Computer Science

An Introduction

Tagged: Artificial Intelligence Math

People often ask me what I do or about what I am studying. Many have certain misconceptions and stereotypes that render the simple answer of “Computer Science” insufficient. For example, the vast majority of non-technical people with whom I’ve talked seem to think that learning new programming languages and writing programs are the primary areas of study for computer-related university majors. That’s like believing literature majors go to university to learn the intricacies of using pens and typewriters. In the ~7 years—and counting (gasp!)—in which I’ve been in higher education, I haven’t been taught a single programming language.

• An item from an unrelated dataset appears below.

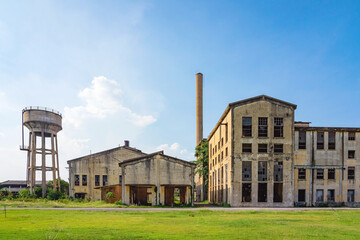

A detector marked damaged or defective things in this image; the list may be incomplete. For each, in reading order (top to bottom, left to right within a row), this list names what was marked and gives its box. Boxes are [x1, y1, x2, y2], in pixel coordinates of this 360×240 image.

rusty water tower [20, 107, 62, 197]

The following is an attempt on my part to answer these questions, in the hopes that I can hereafter simply refer people to this page instead of having to explain this for the thousandth time.

What is Computer Science?

The vast majority of people that call themselves “Computer Scientists” are occupied with solving problems. This raises the question: What is a problem? In this context, a problem is a language. Do I mean a language in the sense of “English,” “Russian,” or “Pig Latin?” In a way, yes. Now, let me explain.

Languages and problems

A language is really just a set of grammar rules and a set of words that constitute a vocabulary. For example, everything I’ve written so far is a part of the English language because (1) all of the sentences conform to the English grammar, and (2) all of the words of the sentences are of the English vocabulary. Although the sentence “Evan writing” contains two words that are both in the English vocabulary, the lack of a verb (e.g., “Evan is writing”) means that it does not conform with the English grammar and is thereby not an English sentence. Likewise, the sentence “Boy ball threw” is not in English because it is unclear from the word order which noun is the subject and which is the object.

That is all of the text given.